Noch immer touren The Congos und bringen neues Material auf den Musikmarkt. Auf die Frage hin, weshalb die in den späten 1940ern beziehungsweise frühen 1950ern Geborenen immer noch derart agil und aktiv sind, erwähnt „Ashanti“ Roy die Tatsache, dass er und seine Mitmusiker Nyabinghi seien, die den Sabbat einhalten und die gelegentlich bis zu sieben Tage und sieben Nächte am Feuer singen, musizieren, um auf diese Weise „the almighty“ zu preisen. Im Rahmen dieser grounations genannten Zeremonien werden Trommelrhythmen gespielt und hypnotische Gesänge angestimmt, die von den Traditionen der afrikanischen Sklaven herrühren. Eine transzendentale Ebene erreichen die Meditierenden auf diesem Wege, immer mit dem Ziel der spirituellen Erweckung im Auge, sagt Cedric Myton. Es gehe ihnen um die Erlösung der Menschen, auch um die nachträgliche Befreiung von der Sklaverei, blieben sich die menschlichen Wesen doch immer gleich, gleichgültig, ob hundert Jahre vergehen oder fünfhundert. Myton spricht von ein und derselben Generation, zu welcher schon Vorväter und Großväter zählten. Auch heute existiere dieses Volk noch und sei bei den Zeremonien der Nyabinghi zu beschwören.
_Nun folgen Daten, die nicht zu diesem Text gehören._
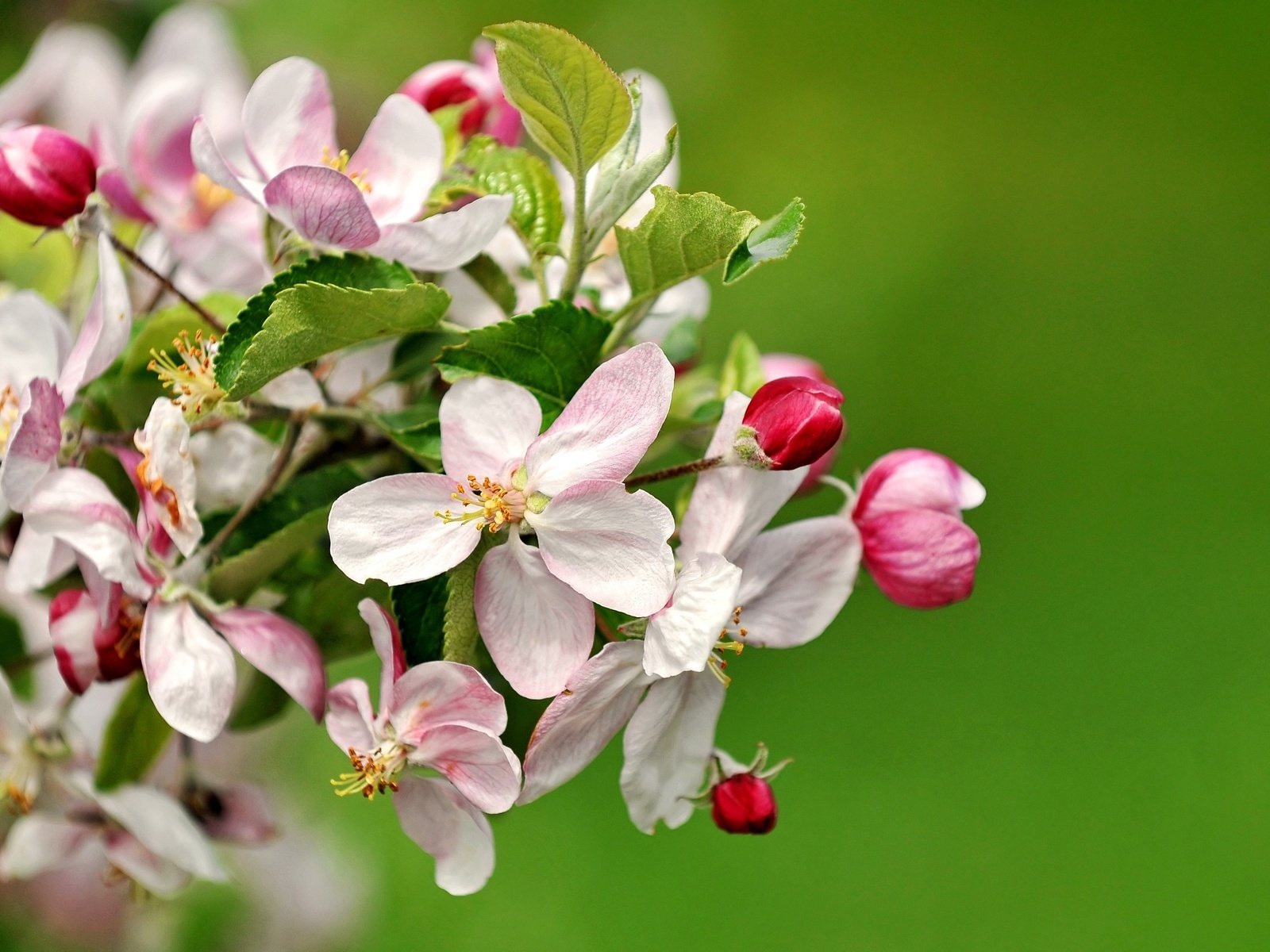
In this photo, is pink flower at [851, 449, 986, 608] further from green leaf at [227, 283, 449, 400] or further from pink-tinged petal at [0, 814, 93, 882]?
pink-tinged petal at [0, 814, 93, 882]

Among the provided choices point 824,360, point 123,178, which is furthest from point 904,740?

Zu diesen Aussagen passt der magische Text des Songs Nicodemus, der die 1996er Version von Heart of the Congos abschließt. In diesem Jahr hatte der als Frontmann von Simply Red bekannt gewordene Sänger Mick Hucknall das klassische Album auf seinem Label Blood and Fire wiederveröffentlicht und um die Titel At the Feast und eben Nicodemus ergänzt. Hier heißt es, im Rekurs auf das Johannes-Evangelium, gleich zweifach: „You´ve got to be born again“. Das vom Evangelisten Johannes entlehnte Zitat trägt zum Verständnis der eher kryptischen, die eine Generation betreffenden Worten von Cedric Myton bei: „Wundere dich nicht, dass ich dir sagte: Ihr müsst von neuem geboren werden. Der Wind weht, wo er will; du hörst sein Brausen, weißt aber nicht, woher er kommt und wohin er geht. So ist es mit jedem, der aus dem Geist geboren ist“ (Joh 3, 7-8).